Talvez Darwin explique que o cheirinho de bebê, os grunhidos fofos e os sorrisos banguelas sejam uma estratégia de defesa da nossa espécie nessa fase tão vulnerável da vida. Certamente a ciência pode explicar o porquê do cabelo vermelho numa família em que ruivos são figuras de um passado remoto. Mas, no duro, só Deus pode ter inventado um troço desses.

Outro dia, eu estava aqui na sala de casa quando a Nina chegou e perguntou se podia cantar uma música pra mim. Foram dois minutos. Eu queria que a câmera da minha memória registrasse tudo aquilo pra sempre. Pedi a Deus para não esquecer aquele instante nunca mais. Não só a cena, aquela sensação, a coisa toda, os olhinhos dela me encarando daquele jeito, a voz de criança desafinando e confundindo as frases.

Me explica isso.

Buscamos incansavelmente, o tempo todo, repostas. Mas há coisas incompreensíveis. Em certas horas, o melhor a fazer é se calar.

O desejo humano pela transcendência, o vazio primitivo da eternidade, o amor, o amor!, a inquietação diante da constatação de que a vida começa e acaba, que 96 anos passam como um sopro, que uma noite mal dormida dura quase a eternidade, que senhores de 60 anos são crianças aos pés de sua mãe no leito e isso tudo foge ao nosso controle.

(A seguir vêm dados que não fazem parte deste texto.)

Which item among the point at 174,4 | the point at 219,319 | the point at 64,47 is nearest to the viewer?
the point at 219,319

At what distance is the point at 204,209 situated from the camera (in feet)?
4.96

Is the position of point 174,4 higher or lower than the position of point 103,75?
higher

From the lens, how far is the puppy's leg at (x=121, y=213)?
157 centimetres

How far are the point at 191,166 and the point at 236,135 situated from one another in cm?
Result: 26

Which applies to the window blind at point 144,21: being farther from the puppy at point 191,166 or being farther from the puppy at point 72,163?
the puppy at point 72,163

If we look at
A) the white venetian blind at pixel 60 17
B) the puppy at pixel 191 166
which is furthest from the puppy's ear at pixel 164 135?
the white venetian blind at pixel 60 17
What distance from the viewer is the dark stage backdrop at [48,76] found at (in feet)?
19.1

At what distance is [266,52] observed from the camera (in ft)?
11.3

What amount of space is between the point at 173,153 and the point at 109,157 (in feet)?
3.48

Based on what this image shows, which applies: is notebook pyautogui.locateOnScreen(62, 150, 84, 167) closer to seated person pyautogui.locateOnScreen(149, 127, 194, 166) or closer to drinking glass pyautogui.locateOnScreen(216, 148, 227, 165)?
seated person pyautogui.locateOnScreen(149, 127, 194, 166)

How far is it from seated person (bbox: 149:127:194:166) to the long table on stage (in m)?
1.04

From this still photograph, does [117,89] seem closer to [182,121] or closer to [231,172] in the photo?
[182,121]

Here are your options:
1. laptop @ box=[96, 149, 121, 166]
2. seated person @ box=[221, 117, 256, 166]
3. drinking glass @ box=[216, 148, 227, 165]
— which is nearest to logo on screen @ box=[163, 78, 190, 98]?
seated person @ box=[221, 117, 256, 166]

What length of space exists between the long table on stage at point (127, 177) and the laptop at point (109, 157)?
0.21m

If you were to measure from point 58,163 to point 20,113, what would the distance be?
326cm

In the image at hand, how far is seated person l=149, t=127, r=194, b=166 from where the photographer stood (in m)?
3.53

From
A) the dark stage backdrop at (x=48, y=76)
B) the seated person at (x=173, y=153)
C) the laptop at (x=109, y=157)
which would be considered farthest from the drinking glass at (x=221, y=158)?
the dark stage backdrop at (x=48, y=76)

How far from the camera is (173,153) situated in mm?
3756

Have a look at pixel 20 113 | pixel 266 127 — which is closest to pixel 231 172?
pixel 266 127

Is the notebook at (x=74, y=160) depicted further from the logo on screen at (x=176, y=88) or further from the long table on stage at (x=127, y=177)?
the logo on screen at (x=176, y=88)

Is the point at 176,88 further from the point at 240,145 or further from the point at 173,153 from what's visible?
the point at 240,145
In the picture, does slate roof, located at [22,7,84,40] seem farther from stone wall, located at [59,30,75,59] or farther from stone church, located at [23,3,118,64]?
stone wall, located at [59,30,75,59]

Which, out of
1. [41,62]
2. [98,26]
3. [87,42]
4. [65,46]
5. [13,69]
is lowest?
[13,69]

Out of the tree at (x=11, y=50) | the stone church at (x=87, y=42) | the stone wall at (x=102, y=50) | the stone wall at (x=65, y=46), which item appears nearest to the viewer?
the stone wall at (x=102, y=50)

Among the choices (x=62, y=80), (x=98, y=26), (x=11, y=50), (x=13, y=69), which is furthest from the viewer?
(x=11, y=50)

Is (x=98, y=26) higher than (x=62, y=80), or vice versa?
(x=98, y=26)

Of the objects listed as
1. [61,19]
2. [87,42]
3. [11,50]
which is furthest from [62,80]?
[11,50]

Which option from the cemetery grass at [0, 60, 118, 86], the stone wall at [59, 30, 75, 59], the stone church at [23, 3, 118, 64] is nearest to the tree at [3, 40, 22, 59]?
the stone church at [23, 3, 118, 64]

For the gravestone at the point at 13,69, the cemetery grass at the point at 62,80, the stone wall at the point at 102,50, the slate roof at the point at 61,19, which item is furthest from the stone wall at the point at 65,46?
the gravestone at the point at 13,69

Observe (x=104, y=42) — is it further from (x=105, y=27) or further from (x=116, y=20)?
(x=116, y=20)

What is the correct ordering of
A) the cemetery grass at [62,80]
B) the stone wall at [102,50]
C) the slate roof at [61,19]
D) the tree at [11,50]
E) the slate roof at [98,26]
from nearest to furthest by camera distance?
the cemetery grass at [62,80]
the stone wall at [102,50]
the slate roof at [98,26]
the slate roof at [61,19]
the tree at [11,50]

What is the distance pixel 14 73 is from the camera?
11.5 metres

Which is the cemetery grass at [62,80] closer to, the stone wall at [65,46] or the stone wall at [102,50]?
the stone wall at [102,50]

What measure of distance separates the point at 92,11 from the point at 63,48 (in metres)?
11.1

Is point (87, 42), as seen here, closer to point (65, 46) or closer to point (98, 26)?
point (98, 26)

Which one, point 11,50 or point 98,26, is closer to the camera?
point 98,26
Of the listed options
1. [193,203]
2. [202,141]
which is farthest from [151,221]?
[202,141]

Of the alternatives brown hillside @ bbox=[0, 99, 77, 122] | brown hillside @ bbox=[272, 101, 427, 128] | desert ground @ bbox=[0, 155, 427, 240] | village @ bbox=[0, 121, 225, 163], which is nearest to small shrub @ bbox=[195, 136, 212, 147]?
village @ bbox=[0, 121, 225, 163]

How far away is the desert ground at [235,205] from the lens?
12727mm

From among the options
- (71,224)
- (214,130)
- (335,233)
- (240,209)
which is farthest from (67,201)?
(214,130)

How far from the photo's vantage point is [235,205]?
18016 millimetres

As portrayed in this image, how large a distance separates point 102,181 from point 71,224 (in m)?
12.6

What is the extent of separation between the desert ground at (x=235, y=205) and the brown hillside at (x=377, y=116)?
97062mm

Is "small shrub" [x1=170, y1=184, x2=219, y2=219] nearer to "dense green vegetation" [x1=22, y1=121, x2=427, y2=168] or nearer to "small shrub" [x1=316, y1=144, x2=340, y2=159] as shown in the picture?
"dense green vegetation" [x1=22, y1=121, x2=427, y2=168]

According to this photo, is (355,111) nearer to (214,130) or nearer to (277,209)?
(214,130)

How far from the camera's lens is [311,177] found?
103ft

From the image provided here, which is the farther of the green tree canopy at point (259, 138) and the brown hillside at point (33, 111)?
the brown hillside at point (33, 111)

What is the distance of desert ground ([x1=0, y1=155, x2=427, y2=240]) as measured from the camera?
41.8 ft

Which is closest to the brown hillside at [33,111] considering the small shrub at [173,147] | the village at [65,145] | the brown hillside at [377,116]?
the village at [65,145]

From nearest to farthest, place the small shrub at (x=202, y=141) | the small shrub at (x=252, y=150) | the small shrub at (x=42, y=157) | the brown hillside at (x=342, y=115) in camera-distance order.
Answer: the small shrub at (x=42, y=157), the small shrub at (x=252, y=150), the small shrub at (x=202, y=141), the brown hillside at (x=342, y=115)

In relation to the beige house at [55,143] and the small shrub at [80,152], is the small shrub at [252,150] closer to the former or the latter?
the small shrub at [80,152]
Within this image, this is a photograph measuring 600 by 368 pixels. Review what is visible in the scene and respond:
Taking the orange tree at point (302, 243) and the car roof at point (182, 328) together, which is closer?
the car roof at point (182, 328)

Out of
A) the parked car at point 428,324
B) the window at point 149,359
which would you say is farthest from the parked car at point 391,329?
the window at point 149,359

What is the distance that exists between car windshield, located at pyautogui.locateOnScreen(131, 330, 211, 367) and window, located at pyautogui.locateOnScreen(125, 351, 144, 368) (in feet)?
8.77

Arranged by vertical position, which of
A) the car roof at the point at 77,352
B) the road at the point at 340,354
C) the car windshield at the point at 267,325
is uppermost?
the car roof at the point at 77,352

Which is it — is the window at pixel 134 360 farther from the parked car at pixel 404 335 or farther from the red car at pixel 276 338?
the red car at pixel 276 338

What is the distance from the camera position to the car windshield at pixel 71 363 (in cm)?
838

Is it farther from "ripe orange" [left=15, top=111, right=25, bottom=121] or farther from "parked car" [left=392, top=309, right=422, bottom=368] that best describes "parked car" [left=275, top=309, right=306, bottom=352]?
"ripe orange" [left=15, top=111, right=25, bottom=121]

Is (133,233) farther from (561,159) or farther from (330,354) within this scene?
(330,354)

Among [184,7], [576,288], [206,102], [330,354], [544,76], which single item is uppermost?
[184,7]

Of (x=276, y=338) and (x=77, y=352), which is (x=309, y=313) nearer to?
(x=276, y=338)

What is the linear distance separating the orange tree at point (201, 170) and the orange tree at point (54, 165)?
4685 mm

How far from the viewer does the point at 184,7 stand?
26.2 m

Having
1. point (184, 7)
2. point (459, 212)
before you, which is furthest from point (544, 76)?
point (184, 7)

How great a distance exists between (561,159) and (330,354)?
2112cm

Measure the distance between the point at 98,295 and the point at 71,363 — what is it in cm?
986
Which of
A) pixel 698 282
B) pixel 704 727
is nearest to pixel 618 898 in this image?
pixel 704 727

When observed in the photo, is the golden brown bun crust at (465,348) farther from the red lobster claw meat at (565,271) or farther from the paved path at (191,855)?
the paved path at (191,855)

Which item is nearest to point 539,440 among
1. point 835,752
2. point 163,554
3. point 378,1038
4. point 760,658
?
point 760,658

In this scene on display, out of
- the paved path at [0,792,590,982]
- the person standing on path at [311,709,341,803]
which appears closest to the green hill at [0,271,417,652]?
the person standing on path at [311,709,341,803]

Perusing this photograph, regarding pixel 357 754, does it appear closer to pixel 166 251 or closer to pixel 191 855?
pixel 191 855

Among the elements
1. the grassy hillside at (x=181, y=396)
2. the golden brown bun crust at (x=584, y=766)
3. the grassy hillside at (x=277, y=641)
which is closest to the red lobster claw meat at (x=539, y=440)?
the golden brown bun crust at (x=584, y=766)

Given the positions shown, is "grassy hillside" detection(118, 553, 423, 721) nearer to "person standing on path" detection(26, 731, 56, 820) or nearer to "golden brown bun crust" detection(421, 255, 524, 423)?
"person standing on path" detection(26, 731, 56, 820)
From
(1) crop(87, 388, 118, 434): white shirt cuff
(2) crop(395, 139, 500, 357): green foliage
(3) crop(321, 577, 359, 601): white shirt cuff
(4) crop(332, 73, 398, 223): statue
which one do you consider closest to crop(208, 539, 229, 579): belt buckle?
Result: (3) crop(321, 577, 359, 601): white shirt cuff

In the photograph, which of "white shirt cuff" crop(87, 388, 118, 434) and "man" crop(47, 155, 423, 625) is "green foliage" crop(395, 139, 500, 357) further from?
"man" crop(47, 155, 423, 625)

Acredito na Evolução, mas como a casca de uma fruta que tiramos aos poucos e vai revelando sua essência. Para mim, é a descoberta do como, não do porquê. E adoro esse entendimento que vamos adquirindo, como espécie, ao longo dos anos (muitas das descobertas científicas que explicam parte de como tudo funciona, não eram conhecidas há poucas décadas). Isso não elimina, portanto, todo o resto no que diz respeito a fé, onde procuro motivos, onde escancaro minhas dúvidas, onde me rendo à certeza de que não saber não é se apequenar.

Porque jamais saberemos tudo. O universo se revela passo a passo, nos mostra fragmentos, mas diante de todo o resto, diante do inexplicável, só existem as nossas interrogações e assombro. Nessa imensa lacuna, reside minha fé. Mas em tudo, eu enxergo a Deus, que guia nossos passos nessa caminhada.

“Deus não é um argumento”, disse o Rob Bell outro dia num podcast que escutei. “Você não está tentando ganhar um debate, você quer viver. E alguns debates são apenas perda de tempo”.

Cecília só enxerga uns 40 centímetros à sua frente, talvez ela compreenda o que se passa a um metro ou dois. E isso é todo o seu universo, tudo o que pode compreender e, sabe lá, explicar. Com essas primeiras impressões do mundo, ela sorri, chora, interage como sabe e como pode, sem saber o que a aguarda. Ela depende de nós para isso.

É assim, através dos nossos olhos, conduzida pelos nossos braços, que ela vai sendo apresentada e se apresentando. Eu só a carrego, satisfeito por guiar os passos de mais uma menininha nessa jornada. Fico contemplando esses momentos, desejando não esquecer aqueles instantes todos nunca mais. Os olhinhos dela encarando tudo, absorvendo o que lhe passa a frente numa escala de processamento incontrolável. E ela começando a formar, naquela cabecinha ruiva, seu conceito do que é – e do que virá a ser – a vida.

Muitas vezes, queremos explicações. Mas nessas horas é que precisamos mesmo de poesia.